Specialized emergency lenders play a crucial role in providing access to credit for individuals who may not qualify for traditional loans from banks or credit unions. These lenders offer small, short-term loans to help borrowers meet their financial needs in the short-term, and can be a lifeline for those facing unexpected expenses or a temporary financial setback.
On March 23, 2021, Illinois implemented an interest rate cap of 36% per year for loans under $40,000 from non-bank and non-credit-union lenders. Using data from Illinois and Missouri (a state without an interest rate cap), researchers found that the cap significantly decreased the availability of small-dollar credit, especially for subprime borrowers, and worsened the financial well-being of many consumers.
An online survey of short-term, small-dollar credit borrowers in Illinois showed that most respondents were unable to borrow money when needed following the implementation of the interest rate cap, and only 11% reported that their financial well-being improved as a result of the cap, while 79% preferred to return to their previous lenders.
The implementation of interest rate caps can severely limit the ability of short-term lenders to provide this vital service to consumers. As the research cited above indicates, the implementation of this cap significantly decreased the availability of small-dollar credit, especially for subprime borrowers, and worsened the financial well-being of many consumers in Illinois.
In the American Southwest, Afterpay, a “buy now, pay later” service, will no longer be available to customers in New Mexico effective January 1, 2023, due to regulatory changes in the state. The changes, made through the passing of House Bill 132, limit “predatory” lending by altering the cap on small loan interest rates from 175% to 36% and limiting fees on late payments within 10 days to 5 cents on the dollar for the total installment price.
The goal of the law was to set a reasonable rate for interest, not eliminate it altogether, according to Rep. Daymon Ely, one of the sponsors of the bill. Yet one unintended consequence of this change has seen the withdrawal of Afterpay and other similar service providers from the state, potentially impacting the financial well-being of consumers who relied on these services.
“It’s not intended to run anybody out,” Ely said.
My response? The road to hell is paved with good intentions.
These findings highlight the importance of short-term lenders in providing access to credit for individuals who may not have other options. New Mexico will surely see financial health plummet just as has already been witnessed in Illinois.
Why have politicians again decided to pick and choose “winners” in the marketplace? Surely, Mr. Ely could have focused his attention on the big banks using “predatory” practices of charging overdraft fees.

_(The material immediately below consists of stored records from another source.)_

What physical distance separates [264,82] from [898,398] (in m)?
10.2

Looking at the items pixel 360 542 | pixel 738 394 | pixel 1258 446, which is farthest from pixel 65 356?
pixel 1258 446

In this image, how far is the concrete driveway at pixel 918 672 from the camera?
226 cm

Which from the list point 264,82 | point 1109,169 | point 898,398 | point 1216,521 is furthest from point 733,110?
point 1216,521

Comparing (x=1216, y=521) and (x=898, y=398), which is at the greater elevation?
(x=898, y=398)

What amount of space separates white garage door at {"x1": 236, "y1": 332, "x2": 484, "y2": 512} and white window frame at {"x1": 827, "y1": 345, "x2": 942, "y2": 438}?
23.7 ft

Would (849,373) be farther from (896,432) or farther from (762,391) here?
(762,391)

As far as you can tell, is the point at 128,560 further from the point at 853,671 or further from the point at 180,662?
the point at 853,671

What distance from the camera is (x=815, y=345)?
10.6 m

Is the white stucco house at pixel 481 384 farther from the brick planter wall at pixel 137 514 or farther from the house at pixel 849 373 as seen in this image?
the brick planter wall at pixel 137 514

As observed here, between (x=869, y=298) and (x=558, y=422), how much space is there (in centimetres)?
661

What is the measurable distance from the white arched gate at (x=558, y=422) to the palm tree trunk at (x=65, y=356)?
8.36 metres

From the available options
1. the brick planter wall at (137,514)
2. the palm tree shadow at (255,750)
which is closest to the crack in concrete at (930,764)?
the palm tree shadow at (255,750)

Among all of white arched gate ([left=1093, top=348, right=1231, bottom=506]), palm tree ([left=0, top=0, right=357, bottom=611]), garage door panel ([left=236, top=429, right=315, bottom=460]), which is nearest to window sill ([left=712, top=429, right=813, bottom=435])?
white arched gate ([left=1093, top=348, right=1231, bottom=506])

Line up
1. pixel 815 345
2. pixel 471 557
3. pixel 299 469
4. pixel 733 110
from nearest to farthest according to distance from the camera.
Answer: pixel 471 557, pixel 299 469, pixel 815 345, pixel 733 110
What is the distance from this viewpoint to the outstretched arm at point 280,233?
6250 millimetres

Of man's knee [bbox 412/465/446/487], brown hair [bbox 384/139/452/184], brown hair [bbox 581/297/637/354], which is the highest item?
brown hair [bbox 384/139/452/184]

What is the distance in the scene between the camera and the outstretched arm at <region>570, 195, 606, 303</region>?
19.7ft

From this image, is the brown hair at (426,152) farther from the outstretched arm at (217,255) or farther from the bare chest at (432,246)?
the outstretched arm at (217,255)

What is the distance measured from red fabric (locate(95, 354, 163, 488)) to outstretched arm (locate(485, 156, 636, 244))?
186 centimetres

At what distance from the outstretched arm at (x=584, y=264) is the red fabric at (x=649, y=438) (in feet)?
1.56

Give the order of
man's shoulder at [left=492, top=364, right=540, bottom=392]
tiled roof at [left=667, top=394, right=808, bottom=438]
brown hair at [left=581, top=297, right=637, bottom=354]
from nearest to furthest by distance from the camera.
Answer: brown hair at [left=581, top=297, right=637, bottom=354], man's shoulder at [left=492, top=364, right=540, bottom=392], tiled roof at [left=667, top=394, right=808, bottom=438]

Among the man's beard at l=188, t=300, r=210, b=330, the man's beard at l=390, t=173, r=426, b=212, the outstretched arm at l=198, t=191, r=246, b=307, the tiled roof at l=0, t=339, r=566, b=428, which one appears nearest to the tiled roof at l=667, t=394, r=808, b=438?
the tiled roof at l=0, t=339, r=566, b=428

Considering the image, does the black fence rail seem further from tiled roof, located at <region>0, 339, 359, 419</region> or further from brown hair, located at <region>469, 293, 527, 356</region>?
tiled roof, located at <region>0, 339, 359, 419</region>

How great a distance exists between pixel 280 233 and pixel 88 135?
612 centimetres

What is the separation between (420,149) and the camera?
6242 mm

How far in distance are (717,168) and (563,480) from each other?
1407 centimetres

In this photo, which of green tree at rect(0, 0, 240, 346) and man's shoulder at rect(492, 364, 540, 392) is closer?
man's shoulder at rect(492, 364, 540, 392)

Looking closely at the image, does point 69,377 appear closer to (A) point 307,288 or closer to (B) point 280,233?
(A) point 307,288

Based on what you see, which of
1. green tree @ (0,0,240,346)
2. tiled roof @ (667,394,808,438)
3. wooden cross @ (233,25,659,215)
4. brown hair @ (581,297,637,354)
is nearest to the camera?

One key difference between overdraft fees charged by big banks and short-term loans is the cost of borrowing. Overdraft fees charged by big banks can be quite high, with some banks charging fees of around $35 for each overdraft transaction. These fees can add up quickly, leading to significant costs for individuals who frequently overdraft their accounts.
In contrast, short-term loans typically have lower fees, with annual percentage rates (APRs) ranging from around 100% to 1000%. While these APRs may look high, they are generally lower than overdraft fees charged by big banks.
Another difference between the two options is the duration of the borrowing. Overdraft fees are typically charged on a per-transaction basis, with the fees continuing to accrue until the individual has sufficient funds in their account to cover their overdraft.
In contrast, short-term loans are typically paid off within a few weeks to a few months. This means that individuals who take out short-term loans will typically have a fixed period of time in which to repay the loan, rather than having fees continue to accrue indefinitely.
Politicians like Mr. Ely should stop burdening their constituents with costly “feel-good” legislation. As is being witnessed with the interest-rate cap in New Mexico, this well-intended legislation is creating costly consequences. Will Mr. Ely offer to pick up the tab?